Ob Großbritannien tatsächlich den Völkerrechtsbruch riskiert, bleibt abzuwarten. Es ist allerdings zu vermuten, dass im Hintergrund Gespräche laufen, die einen Gesichtsverlust oder gar einen diplomatischen Krieg beider Seiten miteinander verhindern sollen. Das würde bedeuten, dass entweder Ecuador oder Großbritannien im entscheidenden Moment mehr oder weniger bewusst „wegschaut“, damit Assange entweder tatsächlich verhaftet wird oder außer Landes kommen kann.
In ersterem Fall würde es reichen, wenn Ecuador Assange in einen ungeschützten Bereich bringt, in dem die britischen Behörden Zugriffsrecht haben. Die ecuadorianische Botschaft beansprucht nur einen Teil des Hauses in Knightsbridge - schon der Gang ist „britisches Territorium“. Im umgekehrten Fall müsste Ecuador eine lückenlose „Brücke aus ecuadorianischem Hoheitsgebiet“ schaffen, bis Assange die Landesgrenzen überschritten hat. Die Flucht Assanges könnte entsprechend abenteuerlich verlaufen.
„Menschenschmuggel“ als mögliche Lösung
Es gibt Fälle, in denen Menschen als diplomatisches Gepäck geschmuggelt wurden. Eine andere Möglichkeit wäre, dass Ecuador Assange zum Diplomaten des eigenen Landes macht und er damit persönliche Immunität genießt. Eine dritte Variante wäre ein diplomatischer Stellungskrieg, bei dem Assange in der Botschaft bliebe - wie etwa im Fall des ungarischen Kardinals Jozsef Mindszenty. Er flüchtete 1956 in die US-Botschaft in Ungarn - und blieb dort 15 Jahre, bis er 1971 nach Österreich ausreisen konnte.

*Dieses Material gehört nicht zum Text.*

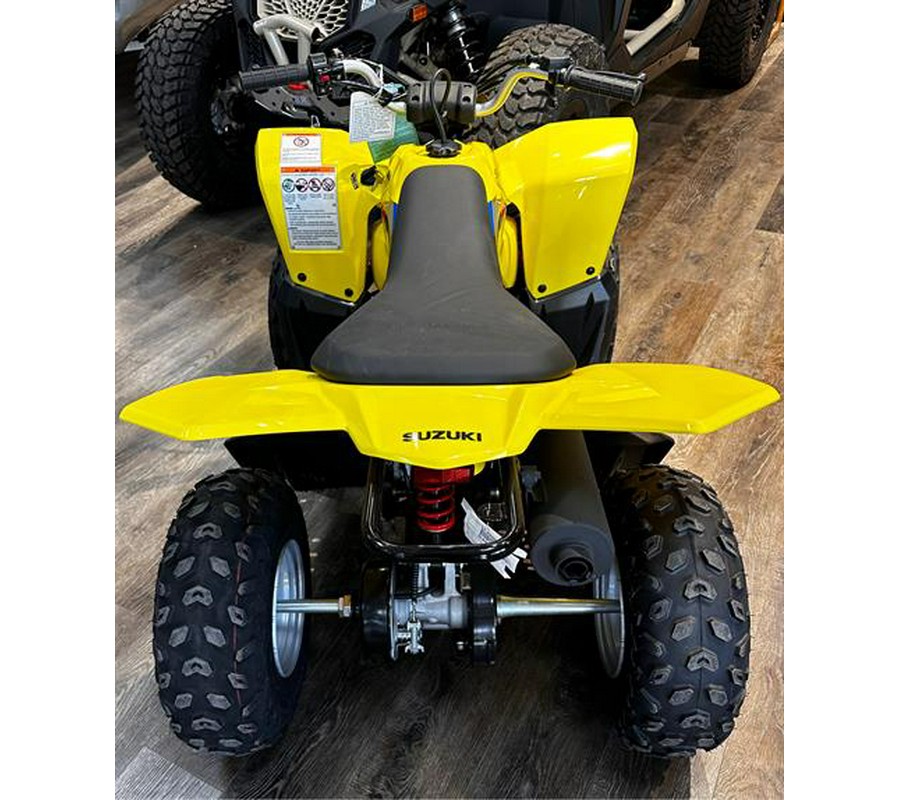 2024 Suzuki QuadSport Z90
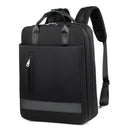 Mochila multifuncional a prova waterproof men, bolsa oxford de nylon com carregamento usb para laptop, escola, livros, viagem, para homens e mulheres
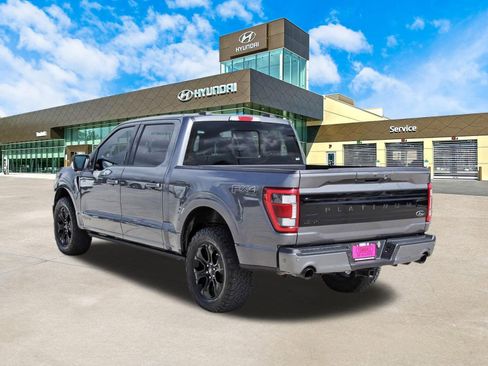 Used 2023 Ford F150 Platinum w/ Equipment Group 701A High image 8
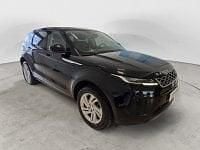 Usata Land Rover Range Rover evoque S 150 CV (110 kW) 2020 Nero SUV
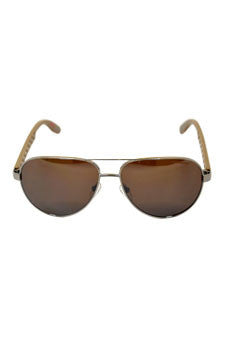 U-Sun-carrera-carrera-5009/s-0to8g-ruthenium/brown-silver-mirror-by-carrera 58-14-140 mm 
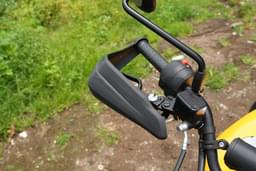 Triumph Scrambler 400 Xc Color Black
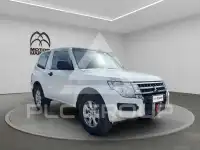 2018 Mitsubishi PAJARO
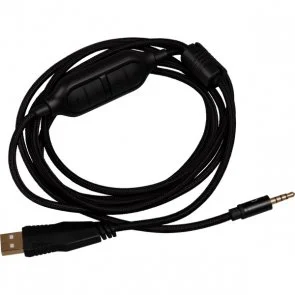 Фото: Гарнітура Redragon Zeus 2 Black/Red (77803) № 6 | KTC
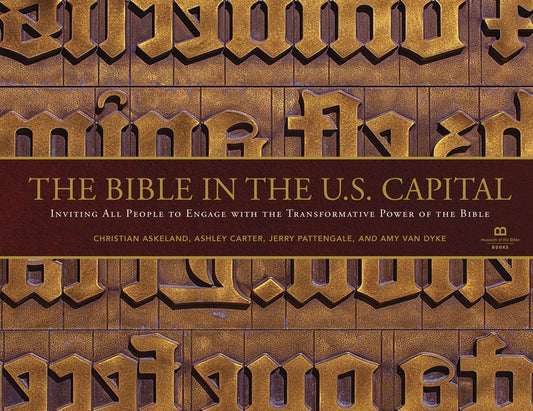The Bible In The U.S. Capital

Eine schnelle Entscheidung dürfte jedenfalls nicht zu erwarten sein: Großbritanniens Außenminister William Hague erklärte Donnerstagabend, der Konflikt werde beide Länder wohl noch eine „beträchtliche“ Zeit lang beschäftigen. Darüber hinaus bekräftigte er, Assange werde kein freies Geleit zum Verlassen des Landes bekommen: Asyl dürfe „nicht dazu genützt werden, um vor der Rechtsprechung zu fliehen“. Man sei weiterhin entschlossen, Assange an Schweden auszuliefern. Es gebe jedoch keine Gefahr einer Erstürmung der Botschaft.
Assange rechnet mit „Stress“
Auch Schweden beteiligte sich an dem Konflikt und bestellte den ecuadorianischen Botschafter in Schweden ein, um Protest gegen den „inakzeptablen“ Versuch einer Behinderung der schwedischen Justiz und der europäischen Kooperation im Justizbereich einzulegen. Assange selbst hat die Asylentscheidung Ecuadors laut dem Personal der Botschaft als „wichtigen Sieg für mich selbst und meine Leute“ bezeichnet. Allerdings würden die „Dinge jetzt wahrscheinlich stressiger“.